Psoriasis is an inflammatory skin condition in which an increased production of cells results in red, flaky, crusty plaques, covered with silvery scales. These mostly occur on elbows, knees, scalp and lower back and can be itchy or sore.
Skin cells normally have a life cycle of 3-4 weeks but in the case of psoriasis, the cycle tends to be 3-7 days, causing the over-production. It varies in severity and is characterised by periods in which there are no symptoms or only mild ones. Although the condition is not fully understood, it is thought to be linked to the immune system.
There are different types of psoriasis. Guttate psoriasis affects the body in a raindrop pattern and occurs mainly on the torso. Plaque psoriasis is the more typical thick, scaly type and there is a form that just affects the nails. To confirm the diagnosis of psoriasis, and to rule out other skin disorders, a biopsy can be performed.
Life events such as stress, pregnancy or illness can bring on an attack of psoriasis. In particular, injuries to the skin and throat infections, as well as the use of certain medications, are sometimes linked to flare ups.
Initially, patients would be educated on how to look after their skin and started on topical treatments, with regular moisturisers in the form of creams and ointments. Treatment with vitamin D analogues can also be undertaken and this can sometimes be combined with topical steroids to help treat the skin and reduce the thickness of the affected area.
If the plaques are thick and fairly widespread, another option is PUVA (Psoralen with UVA) light treatment. Psoralen can be administered as a tablet or as a bath solution and in both cases interacts with ultraviolet light to treat psoriasis and other skin conditions.
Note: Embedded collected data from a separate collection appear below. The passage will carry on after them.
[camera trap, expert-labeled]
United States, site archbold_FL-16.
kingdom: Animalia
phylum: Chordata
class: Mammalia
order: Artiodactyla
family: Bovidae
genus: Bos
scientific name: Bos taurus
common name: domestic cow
If the psoriasis is widespread but not very thick, narrow band UVB, which does not penetrate as deeply into the skin, is used to treat it.
Systemic regimes are designed to offer longer term control of persistent psoriasis. Examples of these are Cyclosporine, (which normally involves a course lasting from six to a maximum of twelve months) and Acitretin or Methotrexate. These are particularly applicable for patients who have suffered for many years from psoriasis and need ongoing treatment. These treatments are designed to manipulate the immune system in order to reduce the inflammatory markers in the body.
If certain criteria are met and if systemic treatment has not had the desired effect, patients may be offered biological injections. These are specifically designed to mimic chemicals naturally found in the body and to correct any deficiency in them (as insulin does in the case of diabetes).